Friday, November 13, 2009

Student Profile: Kyle

Kyle is probably one of my favorites. He's a short, baby-faced third-grader. Mina doesn't like him as much—he can be kind of an arrogant little punk—but his arrogance is lost on me. It's one of the things that the Engrishee filters out.

Kyle is smart, first of all. He's at the top of his class and so he's the easiest for me to talk to out of all of the other students. Second, he also tries to have conversations with me, or at least responds to my attempts to initiate conversations with him. He seems curious about America, too, and sometimes asks questions about how we do things. Kyle also can be pretty funny, and is really expressive in terms of personality. No dead-panned, stony-faced Korean is he. Beyond that, he's just really adorable.

Last week, when I went to class after the Phils gave up game 6, the first thing he said to me was: "Philadelphia LOSE! New York Yankees champions!" It was hard to tell if the glee with which he informed me of the news was a bit of malicious schadenfreude, or just enthusiasm about being able to talk to me about baseball. Probably both.

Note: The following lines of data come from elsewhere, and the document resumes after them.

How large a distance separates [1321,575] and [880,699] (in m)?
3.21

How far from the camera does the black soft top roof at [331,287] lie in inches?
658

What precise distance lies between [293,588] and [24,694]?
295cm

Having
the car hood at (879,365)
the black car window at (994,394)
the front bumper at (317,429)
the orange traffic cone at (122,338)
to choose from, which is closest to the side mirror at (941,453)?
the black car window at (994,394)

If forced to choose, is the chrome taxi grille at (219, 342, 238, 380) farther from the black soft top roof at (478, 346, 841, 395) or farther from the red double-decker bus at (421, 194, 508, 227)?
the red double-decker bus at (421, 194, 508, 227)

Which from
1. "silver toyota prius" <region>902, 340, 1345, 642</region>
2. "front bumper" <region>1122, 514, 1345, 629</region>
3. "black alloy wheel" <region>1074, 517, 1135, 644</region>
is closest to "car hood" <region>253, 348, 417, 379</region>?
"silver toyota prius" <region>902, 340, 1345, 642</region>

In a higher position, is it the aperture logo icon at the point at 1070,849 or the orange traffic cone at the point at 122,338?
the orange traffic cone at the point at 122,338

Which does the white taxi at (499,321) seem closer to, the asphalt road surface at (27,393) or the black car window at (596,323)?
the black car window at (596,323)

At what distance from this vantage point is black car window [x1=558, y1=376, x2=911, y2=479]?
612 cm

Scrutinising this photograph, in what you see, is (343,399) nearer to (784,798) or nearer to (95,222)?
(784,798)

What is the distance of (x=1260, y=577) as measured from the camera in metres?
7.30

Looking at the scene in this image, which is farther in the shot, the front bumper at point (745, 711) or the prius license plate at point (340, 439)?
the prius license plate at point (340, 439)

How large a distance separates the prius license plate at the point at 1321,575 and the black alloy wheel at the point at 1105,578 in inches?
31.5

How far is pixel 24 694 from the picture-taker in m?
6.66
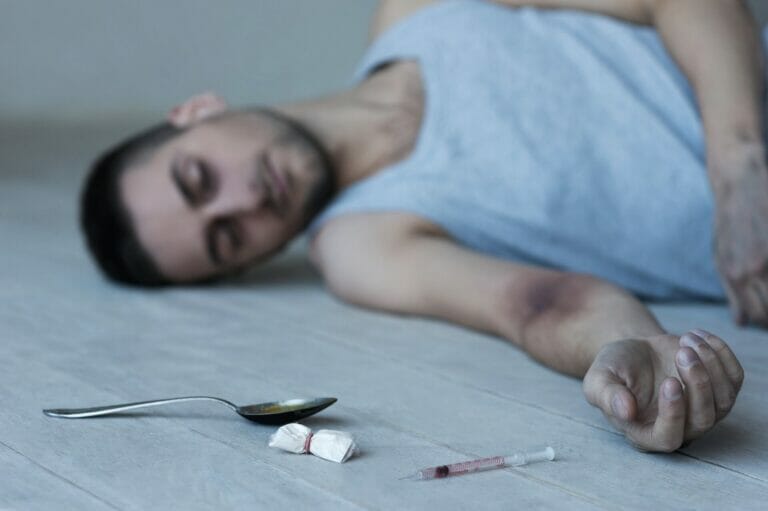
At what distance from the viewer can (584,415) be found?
128 centimetres

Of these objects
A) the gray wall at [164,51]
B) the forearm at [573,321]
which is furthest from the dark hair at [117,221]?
the gray wall at [164,51]

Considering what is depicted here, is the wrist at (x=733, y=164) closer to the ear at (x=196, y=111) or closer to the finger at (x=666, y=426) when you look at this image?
the finger at (x=666, y=426)

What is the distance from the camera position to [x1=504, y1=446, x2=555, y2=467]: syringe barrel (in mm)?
1106

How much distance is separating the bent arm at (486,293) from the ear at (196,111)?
1.14 feet

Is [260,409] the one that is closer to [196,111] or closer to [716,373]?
[716,373]

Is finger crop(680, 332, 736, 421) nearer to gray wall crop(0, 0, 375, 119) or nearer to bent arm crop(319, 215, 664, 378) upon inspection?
bent arm crop(319, 215, 664, 378)

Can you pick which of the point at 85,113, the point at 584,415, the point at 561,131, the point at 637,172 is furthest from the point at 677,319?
the point at 85,113

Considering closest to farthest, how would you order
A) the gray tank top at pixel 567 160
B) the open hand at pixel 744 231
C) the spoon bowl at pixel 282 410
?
the spoon bowl at pixel 282 410
the open hand at pixel 744 231
the gray tank top at pixel 567 160

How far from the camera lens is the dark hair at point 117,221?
2.04 m

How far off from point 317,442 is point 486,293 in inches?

"I know! Very sad." I mimed crying.

"You, me, same," he offered by way of comforting. "SK Wyverns"—out came a fist—"Kia Tigers"—another fist—"go go go go go" and with each go he punched a fist successively higher, to indicate their rise to the top—"SK Wyverns lose"—he dropped the SK Wyverns fist—"my sad. Same."

Kyle can be a bit fussy, though. He has a strong sense of justice and fairness, and if he thinks I don't call on him enough, or that the other team is cheating at games, he gets pretty vocal about it.

It's just nice to have a student who's not entirely burned out on work and life as a student in South Korea. Any older than third or fourth graders and they start being miserable and tired and can't be arsed to do anything at all related to English—even if I ignore the textbook and try to talk to them about other stuff I'm interested in. (Case in point: I tried to ask my students today about Friday the 13th and bad luck and superstitions in Korea, and they either looked at me blankly or gave half-assed answers.) It's kind of a tragedy.


  1. schadenfreude????? pretty sad about how the kids are pushed for more, more, more .... do you think their parents experienced the same pressures? at least they don't go to school on the weekend ...

  2. Hah, but they DO go to school on the weekend.

    As for their parents, I'm not sure. Korea when they were growing up was different than Korea now—and of course that's the same all over the world, but especially so in Korea. When their parents were young, hagwons didn't exist. But I imagine it was something similar, nonetheless. Koreans are overworked and underpaid, and have been for quite a while.